◆ **Written instruction**
Repeat the records exactly. Every line must match.
○ ○ ○ ○ ○
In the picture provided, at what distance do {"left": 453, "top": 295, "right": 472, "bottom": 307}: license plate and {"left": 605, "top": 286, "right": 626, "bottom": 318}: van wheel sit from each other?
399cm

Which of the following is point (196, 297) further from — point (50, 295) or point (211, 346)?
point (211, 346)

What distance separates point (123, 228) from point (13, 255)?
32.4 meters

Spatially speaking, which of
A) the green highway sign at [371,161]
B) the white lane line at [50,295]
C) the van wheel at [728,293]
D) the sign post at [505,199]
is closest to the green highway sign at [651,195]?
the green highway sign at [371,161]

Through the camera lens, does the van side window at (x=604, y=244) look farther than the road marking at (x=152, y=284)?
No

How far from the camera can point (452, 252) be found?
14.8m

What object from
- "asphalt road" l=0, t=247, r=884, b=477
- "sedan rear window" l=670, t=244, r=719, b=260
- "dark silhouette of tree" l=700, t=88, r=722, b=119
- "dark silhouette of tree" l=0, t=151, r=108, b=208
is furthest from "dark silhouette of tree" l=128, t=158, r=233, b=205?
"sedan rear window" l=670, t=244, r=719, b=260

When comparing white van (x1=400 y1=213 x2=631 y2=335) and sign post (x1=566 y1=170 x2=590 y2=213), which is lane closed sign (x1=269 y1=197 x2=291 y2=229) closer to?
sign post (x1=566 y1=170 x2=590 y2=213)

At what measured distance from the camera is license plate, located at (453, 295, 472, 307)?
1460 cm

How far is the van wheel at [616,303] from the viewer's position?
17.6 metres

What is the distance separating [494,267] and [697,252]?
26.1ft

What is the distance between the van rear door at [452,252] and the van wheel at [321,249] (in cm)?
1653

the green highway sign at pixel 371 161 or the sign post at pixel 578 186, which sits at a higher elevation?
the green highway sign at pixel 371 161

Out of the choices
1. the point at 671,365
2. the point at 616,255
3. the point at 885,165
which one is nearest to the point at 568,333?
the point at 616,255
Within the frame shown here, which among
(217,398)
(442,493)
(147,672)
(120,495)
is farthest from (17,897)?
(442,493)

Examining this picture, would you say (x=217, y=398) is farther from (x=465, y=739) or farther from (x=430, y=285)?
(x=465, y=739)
○ ○ ○ ○ ○
◆ **Worked solution**
In the picture provided, at what distance do {"left": 453, "top": 295, "right": 472, "bottom": 307}: license plate and {"left": 605, "top": 286, "right": 626, "bottom": 318}: van wheel sit from each other?
399cm

Which of the following is point (196, 297) further from — point (50, 295) or point (211, 346)?
point (211, 346)

What distance separates point (123, 228) from point (13, 255)?
32.4 meters

Spatially speaking, which of
A) the green highway sign at [371,161]
B) the white lane line at [50,295]
C) the van wheel at [728,293]
D) the sign post at [505,199]
is closest to the green highway sign at [651,195]?
the green highway sign at [371,161]

Through the camera lens, does the van side window at (x=604, y=244) look farther than the road marking at (x=152, y=284)?
No

How far from the camera can point (452, 252) be found?
14.8m

What object from
- "asphalt road" l=0, t=247, r=884, b=477
- "sedan rear window" l=670, t=244, r=719, b=260
- "dark silhouette of tree" l=700, t=88, r=722, b=119
- "dark silhouette of tree" l=0, t=151, r=108, b=208
is furthest from "dark silhouette of tree" l=128, t=158, r=233, b=205?
"sedan rear window" l=670, t=244, r=719, b=260

When comparing white van (x1=400 y1=213 x2=631 y2=335) and sign post (x1=566 y1=170 x2=590 y2=213), which is lane closed sign (x1=269 y1=197 x2=291 y2=229) closer to?
sign post (x1=566 y1=170 x2=590 y2=213)

At what measured distance from the camera is license plate, located at (453, 295, 472, 307)?
1460 cm

How far is the van wheel at [616,303] from the viewer's position?
17.6 metres

What is the distance separating [494,267] and [697,252]?
26.1ft

What is the distance between the van rear door at [452,252] and the van wheel at [321,249] (in cm)?
1653

the green highway sign at pixel 371 161 or the sign post at pixel 578 186, which sits at a higher elevation?
the green highway sign at pixel 371 161

Out of the choices
1. the point at 671,365
2. the point at 616,255
3. the point at 885,165
which one is nearest to the point at 568,333?
the point at 616,255
Within the frame shown here, which among
(217,398)
(442,493)
(147,672)
(120,495)
is farthest from (17,897)?
(442,493)

Examining this picture, would you say (x=217, y=398) is farther from (x=465, y=739) or farther from (x=430, y=285)?
(x=465, y=739)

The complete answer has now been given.